Text excerpt Start Marker

Word of the Day – “fehlen”

fehlen-pictureHello everyone,

and welcome to our German Word of the Day. This time we will have a look at the meaning of:

fehlen

 

If you’re learning German, then you’ve made a mistake.
Wait, that’s a weird phrasing. Learning German is the best decision of your life.
What I mean is that I’m pretty sure you’ve made mistakes in German.
You used Dative when it was actually Accusative and you used Accusative when it was supposed to be Dative. Or you used both to be on the save side, but then it was actually Genitive that you needed. So you made a mistake and the German word for that is der Fehler. What does this have to do with fehlen?
Let’s find out.

Fehlen is the German version of the English word to fail and both come from French faillir. Brits imported the word pretty much without making any changes. To fail means about the same as to fail... it can be to err, to make a mistake or to not succeed but also to let down. But there is one more meaning of faillir and while it is not part of the English to fail it is pretty close to what the German fehlen is today. But let’s go one step at a time…
So.. the Germans imported the word too… it was during the time of knights … and in the beginning they used it for a very specific action of medieval tournaments… to miss your opponent or another target with the lance. But soon they started using it in a more broad sense, first as a general word for missing a physical target and soon it was also used for abstract goal… like getting a case correct. That’s when the word Fehler came up. If you think “hit and miss”… a Fehler is a miss. This idea of fehlen the idea of missing a goal, of doing something wrong is essentially the same as the English to fail. And it is the basis for most of the words that have fehl in them.

Text excerpt End Marker

Work task A:
Answer these from the post on the German word "fehlen":
(i) From which French word do "fehlen" and "to fail" both come?
(ii) In medieval tournaments, what action was "fehlen" first used for?
(iii) What is the German word for a mistake?
Work task B:
The post on the German word "fehlen" gives several meanings of the English "to fail." List all of them.
Work task C:
Write the next few paragraphs of the post on the German word "fehlen," starting right after its last sentence.

Data below Start Marker

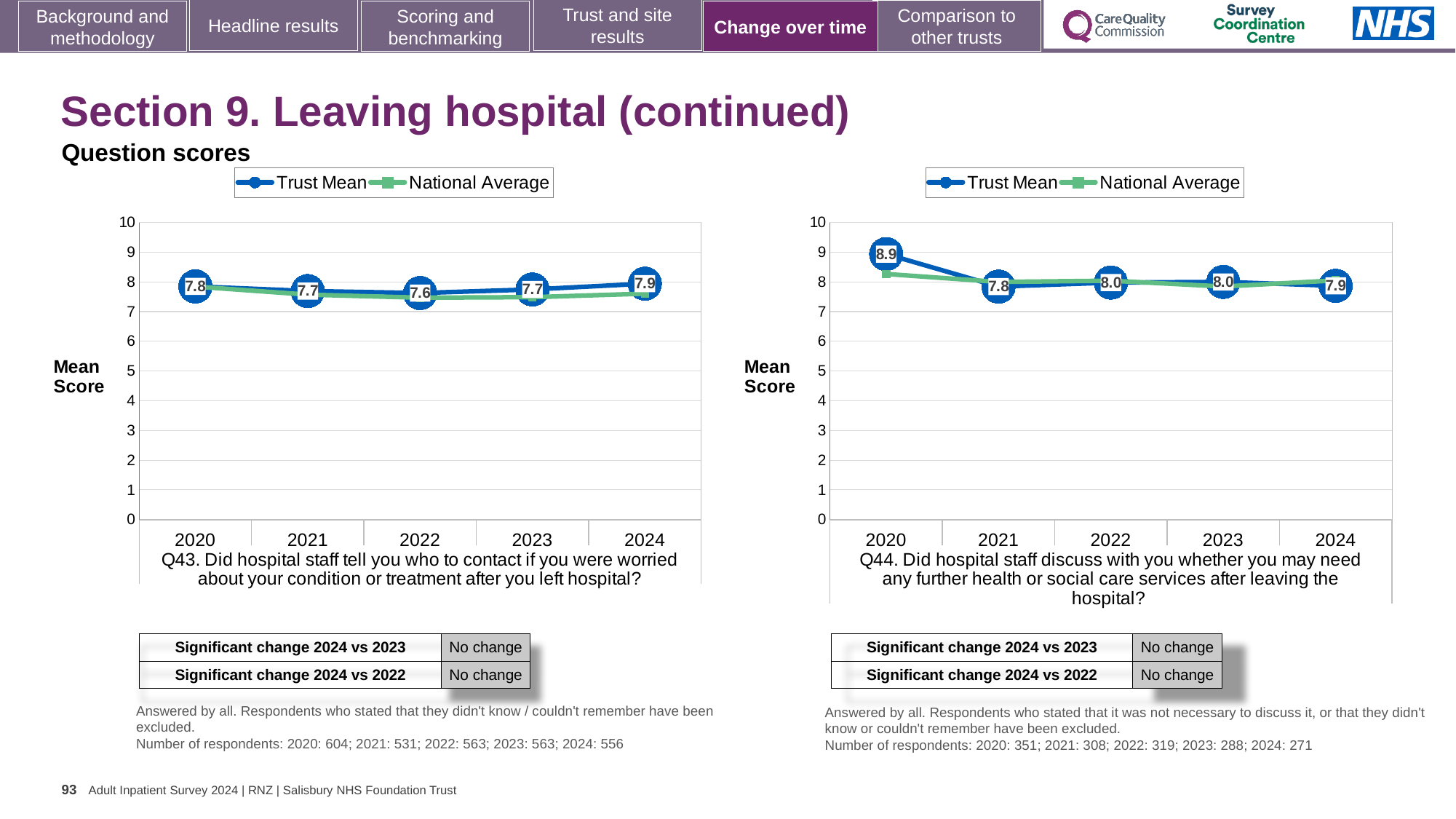
How many years are plotted on the x axis of the Q44 chart (right)? 5 How many series does the legend of the Q43 chart (left) list? 2 In the Q43 chart (left), is the Trust Mean score for 2024 greater or less than 7? greater In the Q44 chart (right), what is the Trust Mean score for 2021? 7.8 What type of chart is used for Q44 (right)? Line chart In the Q44 chart (right), which year has the highest Trust Mean score? 2020 In the Q43 chart (left), what is the Trust Mean score for 2022? 7.6 In the Q43 chart (left), what is the difference between the Trust Mean scores for 2024 and 2022? 0.3 In the Q43 chart (left), which year has the lowest Trust Mean score? 2022 In the Q44 chart (right), what is the difference between the Trust Mean scores for 2020 and 2021? 1.1 In the Q44 chart (right), what is the Trust Mean score for 2020? 8.9 In the Q43 chart (left), what is the Trust Mean score for 2024? 7.9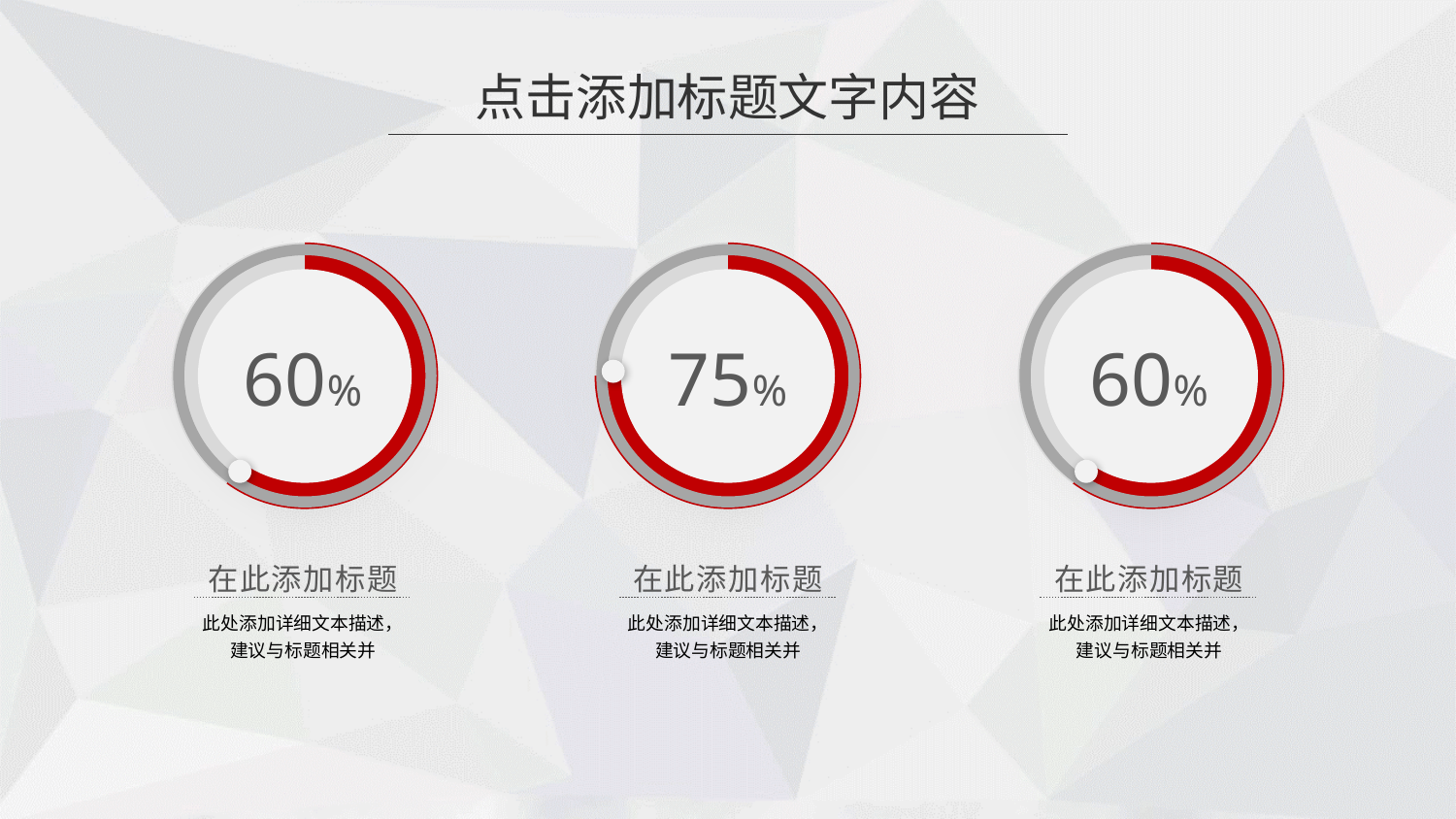
Do the left and right ring charts show the same value? Yes, both show 60% What percentage is shown in the left ring chart? 60% Is the value in the middle ring chart larger or smaller than the value in the left ring chart? Larger Which of the three ring charts shows the highest percentage? The middle one (75%) What is the difference between the middle ring chart's value and the right ring chart's value? 15% What percentage is shown in the right ring chart? 60% How many ring charts are shown on the slide? 3 What colour is the filled portion of each ring chart? Red What percentage is shown in the middle ring chart? 75% What is the title text above the three ring charts? 点击添加标题文字内容 What kind of chart is used to display the percentages on this slide? Ring (donut) progress charts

Data below End Marker

Written reply A:
(i) faillir
(ii) Missing your opponent or another target with the lance
(iii) der Fehler

Written reply B:
- to err
- to make a mistake
- to not succeed
- to let down

Written reply C:
All those share the idea of wrong … even falsch the German word for wrong is based on this original fehlen  (as is false by the way).
Hooooooooooooooooooooooooooooooooooowever…….. …… …….

the verb fehlen itself does mean something different today…. it means to be missing!

Not to miss, mind you… to be missing!
That isn’t as random a change as it might seem.

The connection of “failing” and “missing”

A simple explanation would be this… a verb that means to miss can certainly also mean to be missing. And then all it needs to do is get rid of the first meaning and voilá. I mean… why not, right?
But we can also dig a little deeper… shall we? I said… SHALL WE? …. hey.. hey that’s not a question… continue reading!!!
So… for one thing, the French faillir also has this meaning. I was really really surprised to find out that Il faut is actually based on this. When translated il faut mean something like one has to

  • Il faut discuter.
  • We have to discuss/one has to discuss.

The actual background however is the word faillir so taken super literally the sentence would be this

  • It is missing discussion.

So … the “to be missing”-idea is not missing in the original French verb… pun was intended… took me 2 hours to come up with that.
Anyway… now some of you are probably like “Emanuel pleeeeease, don’t use French to explain German… that is like helping me carry a piano up the stairs by sitting on top of it and giving breathing advice.”… a valid complaint indeed. So let’s try another approach to making the connection between mistake-fehlen to the be missing-fehlen…. theidea of letting down someone.
As we’ve learned this idea is part of to fail.

  • You have failed me for the last time.

Darth Vader said that to Kirk in one Episode of Babylon 5. But anyway… failing someone basically means not doing what the person expected.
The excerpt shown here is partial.